Hakea grammatophylla is a shrub of the family Proteaceae that is endemic to the Northern Territory, Australia. It is a variable, sparsely branched shrub with pink to reddish flowers from March to late winter.

==Description==
Hakea grammatophylla is a small variable shrub growing to a height of 0.5 to 3.5 m sometimes erect but sparsely branched. The branchlets are either thickly or sparingly covered with flattened hairs becoming more or less smooth at flowering. The leaves are long, flat, and narrowly egg-shaped 8 to 20 cm long, 0.4 to 1 cm wide with 5–9 distinct veins.
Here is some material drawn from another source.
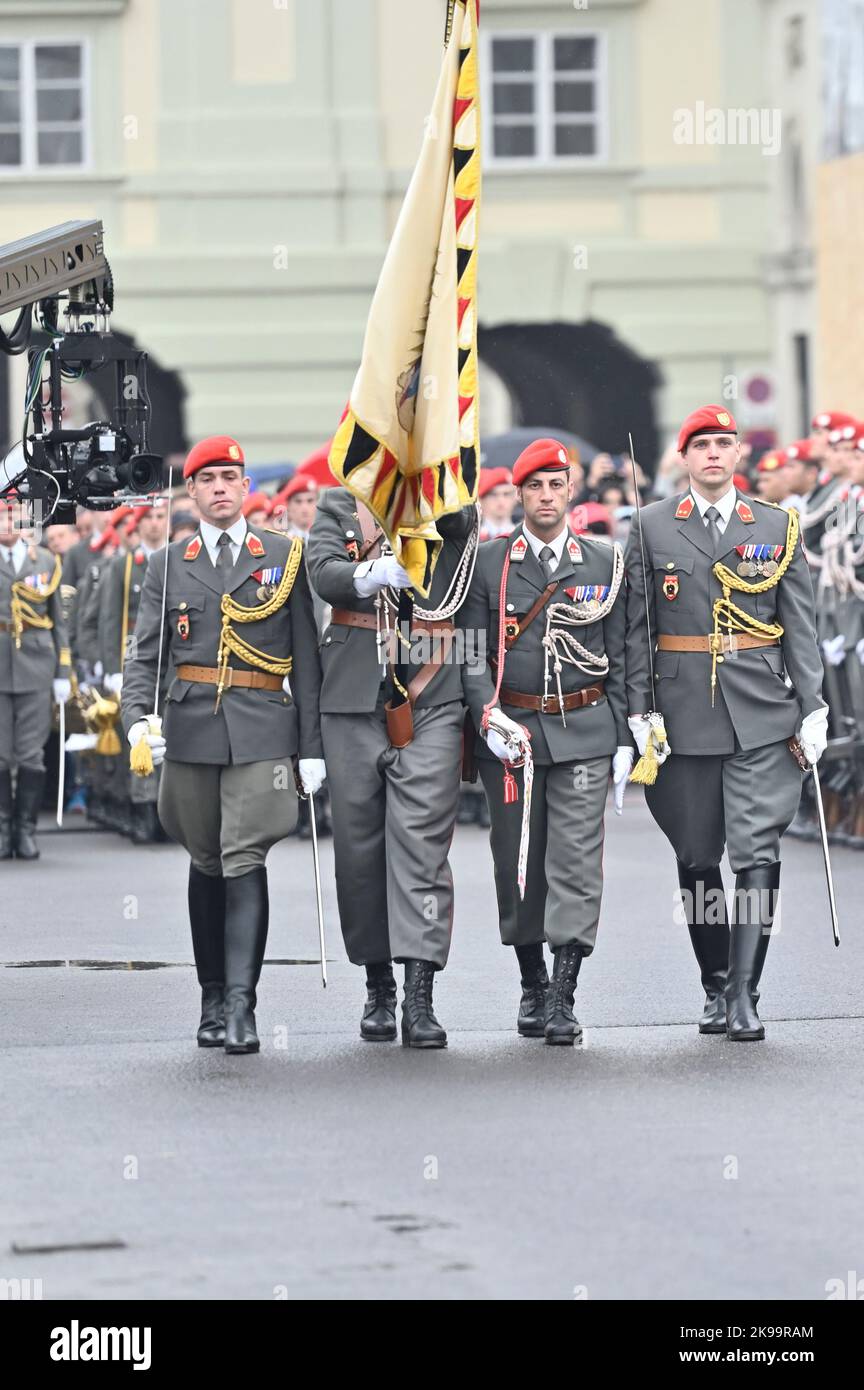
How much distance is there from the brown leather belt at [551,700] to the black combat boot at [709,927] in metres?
0.62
The inflorescence consists of 100–150 red to deep pink scented blooms in a raceme on a stem 2-5 cm long that is covered with short, soft matted hairs. The pedicel is smooth, perianth bright pink and smooth and the pistil 13-16 mm long. Flowering occurs mostly from March to August. The fruit are narrow and fairly smooth about 2-2.5 cm long tapering to a point.

==Taxonomy and naming==
The species was first formally described by the botanist Ferdinand von Mueller in 1868 and the description was published in Fragmenta Phytographiae Australiae. The specific epithet (grammatophylla) is derived from the Latin grammatus- meaning "striped with fine lines" and -phyllum meaning "leaf", referring to the prominent fine veins in the leaves.

==Distribution and habitat==
A rare species confined to the MacDonnell Ranges extending from the George Gill Ranges in the west to the White Range in the east growing in soil pockets amongst rocky slopes and river gorges.

==Conservation status==
Hakea grammatophylla is considered rare due to its restricted distribution by Briggs and Leigh 1995.